## 練習問題
1. マンガを美術として論じた講演の抜粋から、「布施英利「言語と空間・形と光」」を含む語句で始め、「論も必要だとは思っています。」で終わる部分をそのまま抜き出してください。
2. マンガを美術として論じた講演について、次の問いに答えてください。
(a) 講演者が去年出した本の題名は何ですか。
(b) 講演者は美術研究の方法論として何を使っていますか。
(c) 藤森照信氏が目指しているのはどのような建築作品ですか。
3. マンガを美術として論じた講演を、最後の文の後から書き進めてください。

## 本文抜粋
....

マンガアニメ学術的研究会 第4回(2005年8月8日)
布施英利「言語と空間・形と光」
私は、美術の研究が専門で、その方法論として解剖学とか脳科学といったものを美術の研究に使っています。
マンガについて、今まで何冊か本を書いてきました。去年『マンガを解剖する』を、その前は、『脳の中の美術館』『鉄腕アトム55の謎』『鉄腕アトムは電気羊の夢を見るか』といった本を書きました。今日は僕の専門分野から、マンガを美術として見た時にどういうメディアとして映るのか、マンガはどういう芸術なのか、ということについて身体と脳の角度を切り口としてお話したいと思います。
前回までの議論の中で、なぜマンガがこれほどたくさんの読者を得たのかということがポイントとしてあるかと思いますが、今日はとりあえずそこから離れて、まず、芸術としてマンガというのはどういうことなのかということをお話します。
ここまでの議論の中で柳田國男の民俗学、江戸時代の庶民文化の話をお聞きしてきて、キーワードで「素人」という言葉があると思います。一般に、芸術やクラッシックは玄人が世界を支えているみたいに思われています。たまたま、ある建築関係の本の中で、藤森照信氏と伊東豊雄氏が「素人の力」について対談しているのを読みました。藤森さんは自分がつくる作品の感覚として「素人」を意識していて、それに対して伊東さんも最近やっと「素人の力」に気づいたと言っています。伊東さんは自己批判も含めて、いままでは建築作品を作っても建築界の人にしか評価されず、建築界の人しか見向きもされなかったとおっしゃっている。一方では藤森さんは素人が振り返るような建築作品を目指しているのです。マンガの場合はやはりプロの世界だけの話ではなくて素人の力が大きいので、そういう議論も必要だとは思っています。

....

## 提供データ
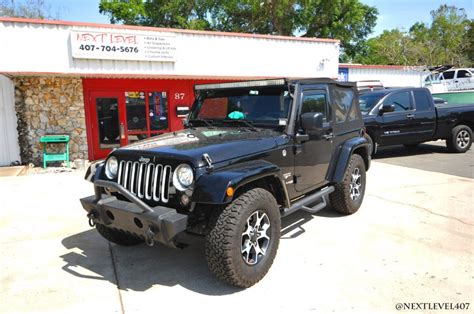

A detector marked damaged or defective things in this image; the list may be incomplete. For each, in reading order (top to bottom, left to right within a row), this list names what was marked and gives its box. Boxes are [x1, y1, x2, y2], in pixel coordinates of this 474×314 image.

parking lot crack [370, 194, 474, 226]
parking lot crack [109, 243, 127, 314]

....

## 解答一覧
1.
布施英利「言語と空間・形と光」
私は、美術の研究が専門で、その方法論として解剖学とか脳科学といったものを美術の研究に使っています。
マンガについて、今まで何冊か本を書いてきました。去年『マンガを解剖する』を、その前は、『脳の中の美術館』『鉄腕アトム55の謎』『鉄腕アトムは電気羊の夢を見るか』といった本を書きました。今日は僕の専門分野から、マンガを美術として見た時にどういうメディアとして映るのか、マンガはどういう芸術なのか、ということについて身体と脳の角度を切り口としてお話したいと思います。
前回までの議論の中で、なぜマンガがこれほどたくさんの読者を得たのかということがポイントとしてあるかと思いますが、今日はとりあえずそこから離れて、まず、芸術としてマンガというのはどういうことなのかということをお話します。
ここまでの議論の中で柳田國男の民俗学、江戸時代の庶民文化の話をお聞きしてきて、キーワードで「素人」という言葉があると思います。一般に、芸術やクラッシックは玄人が世界を支えているみたいに思われています。たまたま、ある建築関係の本の中で、藤森照信氏と伊東豊雄氏が「素人の力」について対談しているのを読みました。藤森さんは自分がつくる作品の感覚として「素人」を意識していて、それに対して伊東さんも最近やっと「素人の力」に気づいたと言っています。伊東さんは自己批判も含めて、いままでは建築作品を作っても建築界の人にしか評価されず、建築界の人しか見向きもされなかったとおっしゃっている。一方では藤森さんは素人が振り返るような建築作品を目指しているのです。マンガの場合はやはりプロの世界だけの話ではなくて素人の力が大きいので、そういう議論も必要だとは思っています。

2.
(a) 『マンガを解剖する』
(b) 解剖学や脳科学
(c) 素人が振り返るような建築作品

3.
が、とりあえず、今日の話は、どちらかというと玄人っぽい感じを受けられるかもしれません。マンガというメディアの現実的な側面を、言語と空間・形と光の、この3つに即してお話していきます。
●言語
まず、言語についてですが、言語というのはマンガの中のセリフ、ストーリー、あるいはマンガの画面に書かれた文字などのことです。これまでの討論で既に触れた部分は、できるだけ重複を避けて簡単にお話します。資料の1番は、シャガールの絵と大友克洋のマンガ(イラスト)です。この話は吹き出しということについてです。吹き出しというのはマンガならではの技法で、絵画の中には吹き出しはありません。モナリザの肖像画の顔の横に吹き出しをつけたら、それはマンガになると思います。その吹き出しの中にどういうセリフが入るかということではなくて、画面に吹き出しをつけるとマンガというメディアになるのです。しかしこの吹き出しというのは紙の中のマンガ以外では普段見かけることがなくて、当たり前ですけども例えば電車に乗っていて向かいの席の人が話をしていて、どう目を凝らしてもそこに吹き出しは見えません。こういう現実の世界にはない吹き出し、しかしだれに教わることもなくマンガを読む人はその吹き出しというものを奇妙だとも思わずにその意味を会得して楽しんでいるのです。この吹き出しとは一体何かということから考えてみたいと思います。
吹き出しというものを考える上で、ひとつのヒントになったのが、1番にあるシャガールの『誕生日』という絵です。これは女の人とあと浮揚している男の人が、女の人も若干浮揚していますけど、接吻をしているシーンで、手に花束を持っていて、これは誕生日おめでとうということです。これだけ見ると接吻している心の、恋する心のふわふわした感じなんですが、例えばマンガを読んだあとにこれを目にすると、これがまるで吹き出しのように見えてきます。こういう人体が浮かんでいる技法は、シャガールの絵には欠かせないものです。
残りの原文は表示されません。